Vc foi uma coisa Boa na minha Vida
ÚLTIMO ATO
Demétrio Sena, Magé - RJ.
Chega o tempo em que a vida nos amansa,
em que o mundo nos faz conter os atos,
pois a força descansa em nossos sonhos;
nos boatos que vencem as certezas...
Uma vida que o tempo desbotou,
onde os atos se ajustam para o mundo,
não restou a sonhar senão boatos
de que o fundo, no fundo, é bem além...
E assim chega o tempo em que já chega,
mas o resto se deixa remoer
pra nos dar um consolo sem sentido..
É um ato em que a vida que se tem
já não é de se ter, mas ver passar
no teatro que o mundo impõe ao fim...
PARA NOVAS SAUDADES
Demétrio Sena, Magé – RJ.
Outra peça de amor será bem vinda
numa vida que agora está vazia;
uma farsa bem doce, aconchegante,
fantasia de todos os desvelos...
Outro alguém pra fingir que bem me quer,
ser capaz de qualquer desdobramento
pra sarar minhas mágoas com carícias;
bons momentos de falsa eternidade...
Já me cansam sinceros bons humores,
os amores azedos de franqueza
de quem faz o dueto ser duelo...
Quero a luz da ribalta passional;
emoções, alegrias de festim,
mais um fim de saudosas ilusões...
DO QUE PENSO QUE SEI
Demétrio Sena, Magé – RJ.
Aprendi a não ser o guardião da vida
e não ter as certezas que nos equivocam,
nos evocam pro salto nesse cais do caos
de quem acha que tudo se rende a seu olho...
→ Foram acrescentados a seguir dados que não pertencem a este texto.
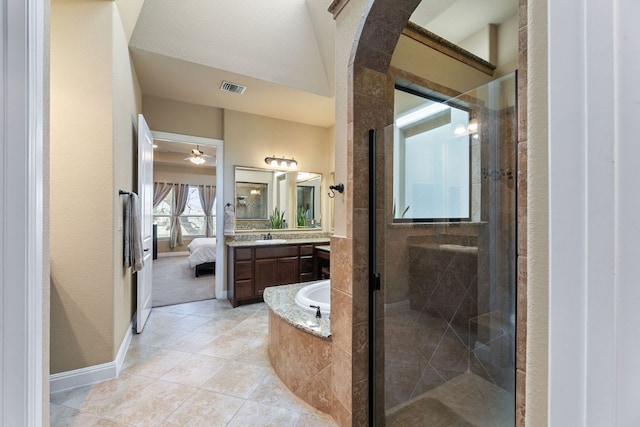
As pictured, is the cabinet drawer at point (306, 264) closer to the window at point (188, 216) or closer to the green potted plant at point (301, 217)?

Sei que sei muito aquém do que penso que sei,
porém algo; pois nada, só quem não viveu;
há um eu razoável curtido em meu peito
que não tem pretensão de ser cofre do mundo...
A estrada termina para quem chegou;
quem é pleno está pronto para ser colhido;
tem um show que nos pede para prosseguir...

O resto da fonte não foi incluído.